Evaluation of Protein Structural Models Using Random Forests
This work addresses protein quality assessment, a key problem in structural biology, but is incremental as it combines existing techniques for improved accuracy.
The paper tackles protein structure prediction by proposing a new quality assessment method that predicts both local and global quality of 3D structural models, achieving performance comparable to state-of-the-art methods on CASP10 and good results on CASP11.

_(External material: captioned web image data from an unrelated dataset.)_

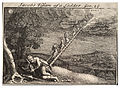 Wenceslas Hollar - Jacob's ladder (State 2).jpg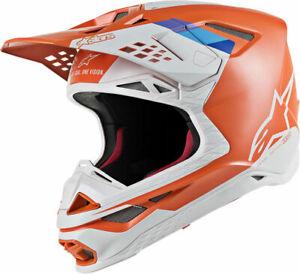 Alpinestars MX Motocross Supertech M8 Contact Helmet (Orange/Gray) X-Small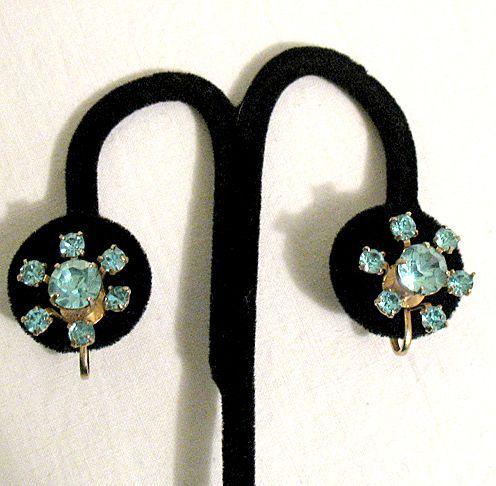 50% OFF~Vintage Signed Coro Aqua Marine Rhinestone Screw Back Earrings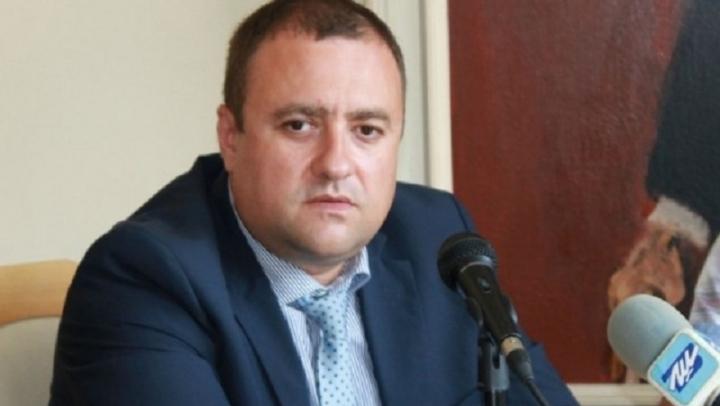 Иван Иванов, водач на листата на БСП в Шумен: Необходим е нов закон за МВР, административна реформа и осъвременяване на възнагражденията на служителите му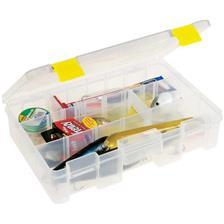 Accessories Plano 2 3701 PL142370100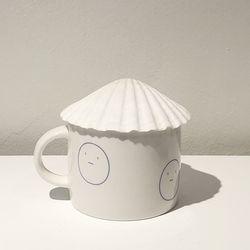 ofyou series mug2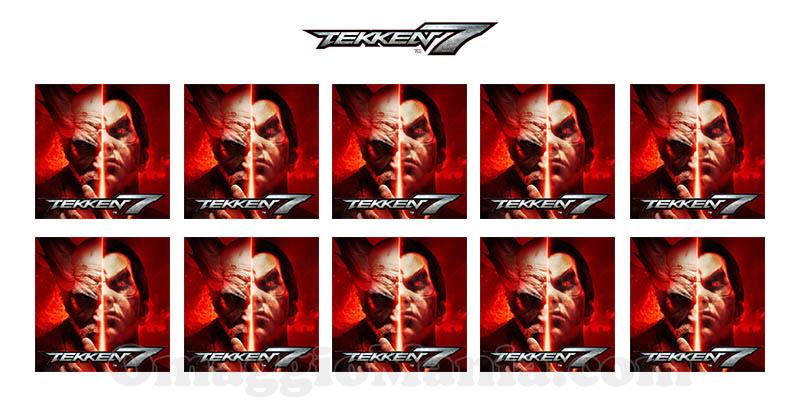 Tekken 7 Memory Contest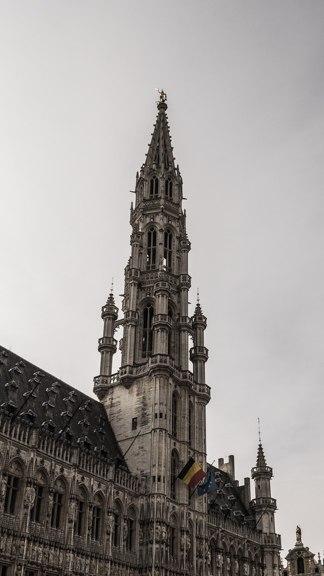Grand Place visiter Bruxelles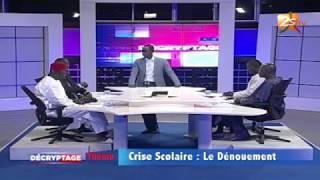 DÉCRYPTAGE DU 02 MAI 2018 AVEC PAPE ALÉ NIANG - CRISE SCOLAIRE : LE DÉNOUEMENT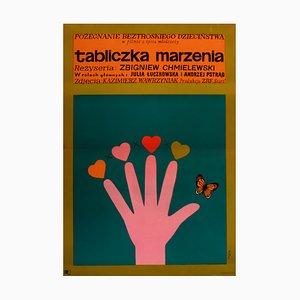 Affiche de Film Plate Dreams par Jerzy Flisak, 1968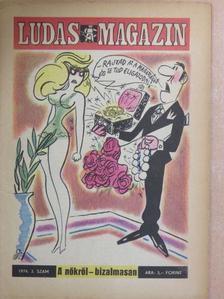 Árkus József - Ludas Magazin 1974/3. [antikvár]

Protein structure prediction has been a grand challenge problem in the structure biology over the last few decades. Protein quality assessment plays a very important role in protein structure prediction. In the paper, we propose a new protein quality assessment method which can predict both local and global quality of the protein 3D structural models. Our method uses both multi and single model quality assessment method for global quality assessment, and uses chemical, physical, geo-metrical features, and global quality score for local quality assessment. CASP9 targets are used to generate the features for local quality assessment. We evaluate the performance of our local quality assessment method on CASP10, which is comparable with two stage-of-art QA methods based on the average absolute distance between the real and predicted distance. In addition, we blindly tested our method on CASP11, and the good performance shows that combining single and multiple model quality assessment method could be a good way to improve the accuracy of model quality assessment, and the random forest technique could be used to train a good local quality assessment model.